Fitzpatrick’s first full-time job for an entertainer was driving an equipment truck for country star Barbara Mandrell in the 1980s.

“I learned so much about the business from the Mandrell organization,” Fitzpatrick said. “During the days, especially on off days, we could go to city parks and relax or play ball. Barbara would cook us hamburgers, and it felt good, like family.”

However, tragedy struck both Mandrell and Fitzpatrick in 1984 when she was seriously injured in a traffic accident. The country star, at the peak of her career, did not perform for almost two years.During that time, Fitzpatrick could not make payments on his truck and equipment and, under the stress, turned to drugs, he said.

He lost the truck but may have regained his life by battling back with the help of family and others, according to his book.

As a truck driver, he had sneered at driving a bus, but when he received an offer to return to the road in 1986, he took it and was soon traveling with Eddie Murphy during his “Raw” comedy tour that played all over the country with the excitement of a rock show.

The life of a bus driver - long hours in the driver’s seat, unable to move much, road food and odd hours, mixed with the atmosphere of a traveling rock tour - can be damaging to his health. However, Fitzpatrick has stayed in shape and healthy because of his family, and even with the help of the Dave Matthews Band.

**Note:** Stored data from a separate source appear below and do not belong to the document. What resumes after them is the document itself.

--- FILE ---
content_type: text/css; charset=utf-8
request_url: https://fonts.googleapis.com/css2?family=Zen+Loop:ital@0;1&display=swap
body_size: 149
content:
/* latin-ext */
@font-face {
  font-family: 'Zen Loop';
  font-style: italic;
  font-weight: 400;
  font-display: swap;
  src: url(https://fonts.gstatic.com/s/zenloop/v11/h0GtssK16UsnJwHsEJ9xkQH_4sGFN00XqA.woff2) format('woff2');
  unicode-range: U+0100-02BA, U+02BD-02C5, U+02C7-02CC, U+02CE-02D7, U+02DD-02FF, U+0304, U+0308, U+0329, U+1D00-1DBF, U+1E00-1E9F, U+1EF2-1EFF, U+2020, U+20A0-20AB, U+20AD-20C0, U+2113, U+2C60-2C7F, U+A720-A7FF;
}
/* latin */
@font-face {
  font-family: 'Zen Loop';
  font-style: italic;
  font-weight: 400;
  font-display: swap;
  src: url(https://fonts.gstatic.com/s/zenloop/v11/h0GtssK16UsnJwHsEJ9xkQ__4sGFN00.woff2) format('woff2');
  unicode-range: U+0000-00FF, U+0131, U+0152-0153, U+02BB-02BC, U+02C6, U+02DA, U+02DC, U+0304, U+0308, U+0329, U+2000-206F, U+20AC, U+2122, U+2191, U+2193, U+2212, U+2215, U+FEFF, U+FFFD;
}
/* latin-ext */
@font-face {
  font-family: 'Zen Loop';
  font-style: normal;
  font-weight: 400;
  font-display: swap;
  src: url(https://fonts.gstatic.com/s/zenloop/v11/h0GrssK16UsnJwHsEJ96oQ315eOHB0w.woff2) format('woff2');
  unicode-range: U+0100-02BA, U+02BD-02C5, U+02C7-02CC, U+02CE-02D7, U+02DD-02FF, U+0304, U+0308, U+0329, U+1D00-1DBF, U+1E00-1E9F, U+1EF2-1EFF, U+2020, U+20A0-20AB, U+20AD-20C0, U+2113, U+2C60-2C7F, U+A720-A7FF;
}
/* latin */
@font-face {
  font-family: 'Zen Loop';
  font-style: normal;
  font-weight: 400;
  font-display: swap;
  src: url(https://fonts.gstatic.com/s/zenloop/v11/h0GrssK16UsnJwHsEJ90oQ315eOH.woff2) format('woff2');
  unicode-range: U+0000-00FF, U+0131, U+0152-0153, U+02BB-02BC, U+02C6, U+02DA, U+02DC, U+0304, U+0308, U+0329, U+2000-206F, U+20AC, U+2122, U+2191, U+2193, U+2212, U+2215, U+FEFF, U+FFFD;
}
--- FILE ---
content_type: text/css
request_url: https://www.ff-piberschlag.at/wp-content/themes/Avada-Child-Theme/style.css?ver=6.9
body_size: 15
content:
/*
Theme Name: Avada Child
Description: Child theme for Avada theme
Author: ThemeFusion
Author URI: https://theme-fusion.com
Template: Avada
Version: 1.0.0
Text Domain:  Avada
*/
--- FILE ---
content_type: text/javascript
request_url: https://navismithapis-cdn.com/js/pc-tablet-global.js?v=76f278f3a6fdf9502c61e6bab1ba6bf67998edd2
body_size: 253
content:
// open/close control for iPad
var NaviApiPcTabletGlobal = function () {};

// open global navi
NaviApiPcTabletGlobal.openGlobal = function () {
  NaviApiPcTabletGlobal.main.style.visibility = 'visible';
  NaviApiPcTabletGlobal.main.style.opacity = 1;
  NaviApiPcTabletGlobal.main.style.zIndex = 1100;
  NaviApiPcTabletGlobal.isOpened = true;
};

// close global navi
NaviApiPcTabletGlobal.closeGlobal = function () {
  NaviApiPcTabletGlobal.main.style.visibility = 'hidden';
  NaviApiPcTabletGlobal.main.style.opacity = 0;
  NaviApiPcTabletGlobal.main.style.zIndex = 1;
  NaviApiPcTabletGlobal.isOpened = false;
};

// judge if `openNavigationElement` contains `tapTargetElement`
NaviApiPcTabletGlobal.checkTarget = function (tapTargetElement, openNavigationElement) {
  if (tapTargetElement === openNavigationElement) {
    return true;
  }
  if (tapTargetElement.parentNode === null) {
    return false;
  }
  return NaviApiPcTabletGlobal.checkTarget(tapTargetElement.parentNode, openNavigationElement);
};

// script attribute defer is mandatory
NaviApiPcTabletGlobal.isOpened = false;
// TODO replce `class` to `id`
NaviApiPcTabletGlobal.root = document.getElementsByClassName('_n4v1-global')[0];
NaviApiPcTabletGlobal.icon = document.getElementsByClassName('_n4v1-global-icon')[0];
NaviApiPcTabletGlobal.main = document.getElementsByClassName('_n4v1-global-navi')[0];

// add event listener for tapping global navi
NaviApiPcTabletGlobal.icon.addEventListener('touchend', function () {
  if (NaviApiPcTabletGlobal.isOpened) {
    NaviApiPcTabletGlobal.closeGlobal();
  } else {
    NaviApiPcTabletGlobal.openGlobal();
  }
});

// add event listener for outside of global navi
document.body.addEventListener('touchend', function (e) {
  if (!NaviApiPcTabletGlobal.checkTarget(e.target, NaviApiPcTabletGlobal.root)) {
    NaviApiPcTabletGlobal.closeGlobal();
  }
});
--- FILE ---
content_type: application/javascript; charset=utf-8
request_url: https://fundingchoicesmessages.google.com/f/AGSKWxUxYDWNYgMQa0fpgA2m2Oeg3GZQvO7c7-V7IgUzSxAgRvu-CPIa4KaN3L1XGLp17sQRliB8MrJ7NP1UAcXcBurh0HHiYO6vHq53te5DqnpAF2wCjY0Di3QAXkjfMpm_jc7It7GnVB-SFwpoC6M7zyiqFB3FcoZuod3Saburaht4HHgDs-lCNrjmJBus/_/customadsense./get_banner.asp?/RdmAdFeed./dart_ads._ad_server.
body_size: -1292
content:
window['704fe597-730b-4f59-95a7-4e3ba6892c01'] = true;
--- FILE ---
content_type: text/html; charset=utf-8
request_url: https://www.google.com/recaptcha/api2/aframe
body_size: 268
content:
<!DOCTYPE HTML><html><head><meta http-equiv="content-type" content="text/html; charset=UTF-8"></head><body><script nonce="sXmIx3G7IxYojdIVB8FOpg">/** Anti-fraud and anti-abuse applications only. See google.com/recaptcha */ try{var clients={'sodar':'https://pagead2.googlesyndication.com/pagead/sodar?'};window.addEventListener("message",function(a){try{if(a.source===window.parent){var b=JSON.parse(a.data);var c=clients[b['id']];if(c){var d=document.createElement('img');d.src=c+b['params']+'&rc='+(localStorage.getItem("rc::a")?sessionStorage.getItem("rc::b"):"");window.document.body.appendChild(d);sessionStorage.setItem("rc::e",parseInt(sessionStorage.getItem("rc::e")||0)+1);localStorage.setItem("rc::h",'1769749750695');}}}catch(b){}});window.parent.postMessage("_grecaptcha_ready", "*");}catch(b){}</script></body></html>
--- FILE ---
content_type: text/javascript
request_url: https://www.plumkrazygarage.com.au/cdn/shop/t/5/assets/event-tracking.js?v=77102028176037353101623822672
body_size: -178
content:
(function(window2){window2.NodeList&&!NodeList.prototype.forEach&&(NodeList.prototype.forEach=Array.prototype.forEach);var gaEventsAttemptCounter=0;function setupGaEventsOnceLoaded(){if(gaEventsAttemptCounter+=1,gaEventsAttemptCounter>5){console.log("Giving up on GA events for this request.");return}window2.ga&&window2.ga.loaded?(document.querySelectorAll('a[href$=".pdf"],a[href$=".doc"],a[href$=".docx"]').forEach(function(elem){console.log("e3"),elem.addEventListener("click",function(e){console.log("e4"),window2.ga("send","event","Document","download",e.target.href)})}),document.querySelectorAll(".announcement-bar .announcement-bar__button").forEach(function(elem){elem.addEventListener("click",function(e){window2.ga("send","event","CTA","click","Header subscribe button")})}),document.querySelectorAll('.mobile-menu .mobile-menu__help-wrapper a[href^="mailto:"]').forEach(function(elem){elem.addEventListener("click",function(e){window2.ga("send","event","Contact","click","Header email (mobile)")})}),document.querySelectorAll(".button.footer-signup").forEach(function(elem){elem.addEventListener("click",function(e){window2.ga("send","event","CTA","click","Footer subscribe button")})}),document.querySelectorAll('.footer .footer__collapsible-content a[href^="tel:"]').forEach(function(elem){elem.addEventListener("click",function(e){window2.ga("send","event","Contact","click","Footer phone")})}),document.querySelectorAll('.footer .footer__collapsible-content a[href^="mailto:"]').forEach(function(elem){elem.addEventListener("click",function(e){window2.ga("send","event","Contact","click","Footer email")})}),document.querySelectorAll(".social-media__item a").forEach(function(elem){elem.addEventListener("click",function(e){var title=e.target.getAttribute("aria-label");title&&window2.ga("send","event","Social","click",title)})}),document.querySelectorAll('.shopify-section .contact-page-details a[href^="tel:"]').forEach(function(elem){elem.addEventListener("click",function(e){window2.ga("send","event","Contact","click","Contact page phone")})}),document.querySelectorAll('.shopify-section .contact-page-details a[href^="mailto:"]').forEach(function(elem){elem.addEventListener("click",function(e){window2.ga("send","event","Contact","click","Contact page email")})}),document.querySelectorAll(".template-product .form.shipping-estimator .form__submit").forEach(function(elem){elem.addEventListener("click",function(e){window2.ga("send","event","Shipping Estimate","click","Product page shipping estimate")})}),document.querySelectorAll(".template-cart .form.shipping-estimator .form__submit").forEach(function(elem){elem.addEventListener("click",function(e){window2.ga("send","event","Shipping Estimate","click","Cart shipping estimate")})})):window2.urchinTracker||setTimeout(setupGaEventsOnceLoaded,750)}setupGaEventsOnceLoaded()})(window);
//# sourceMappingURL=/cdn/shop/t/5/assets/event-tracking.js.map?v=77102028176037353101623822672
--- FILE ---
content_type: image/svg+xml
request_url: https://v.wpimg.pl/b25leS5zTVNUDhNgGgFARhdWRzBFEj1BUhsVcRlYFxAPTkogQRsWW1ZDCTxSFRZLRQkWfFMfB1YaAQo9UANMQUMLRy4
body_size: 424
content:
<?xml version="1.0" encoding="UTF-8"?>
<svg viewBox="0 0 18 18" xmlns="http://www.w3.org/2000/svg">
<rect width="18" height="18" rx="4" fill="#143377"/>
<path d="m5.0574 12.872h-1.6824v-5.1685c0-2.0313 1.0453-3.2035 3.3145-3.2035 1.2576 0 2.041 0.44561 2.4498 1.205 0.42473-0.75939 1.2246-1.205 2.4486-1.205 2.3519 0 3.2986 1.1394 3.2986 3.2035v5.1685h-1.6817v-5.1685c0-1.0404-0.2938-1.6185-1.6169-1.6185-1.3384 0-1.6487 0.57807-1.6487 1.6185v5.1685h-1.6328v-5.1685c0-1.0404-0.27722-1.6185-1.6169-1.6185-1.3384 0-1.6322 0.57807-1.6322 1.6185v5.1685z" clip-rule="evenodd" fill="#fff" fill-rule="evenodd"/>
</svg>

“My ex-wife was a wrestler and health conscious,” he said. “One of our daughters is also a picky healthy eater, so there was usually nothing but healthy food around.”

Dave Matthews and his family are also healthy eaters.

“The group has a caterer, and they bring in food every day that’s fresh and healthy,” Fitzpatrick said. “There is a gym in one of the 14 or 15 semi-trucks that accompany the band during the tour.”

Fitzpatrick is also a runner and cyclist.

“About 40 members of the band and crew ride around when we are on the road,” he said. “When I drive to Seattle next month, I’ll stop for a while and try some of the trails in Montana. There is also beauty in some urban areas. Pittsburgh is a great town to ride a bike. They have all these great bridges over the rivers.”

The band’s schedule allows Fitzpatrick to spend more time at home in Benton now.

“When I’m on the road, I give 100 percent to the tour, and when I was home, I tried to give my kids 100 percent to them,” he said.

His daughters are now out of college, but his son attends Bryant High School.

“Last year during a break, we went on tour ourselves, my son and I, studying Civil War history and going to the battle sites. We had a great time.”

Fitzpatrick said he always liked to travel, and he is proud that his children are well traveled.

“There was a lot of time when they were growing up, I would be gone 300 days of the year,” he said.

Now they can read his book and find out what Dad was doing.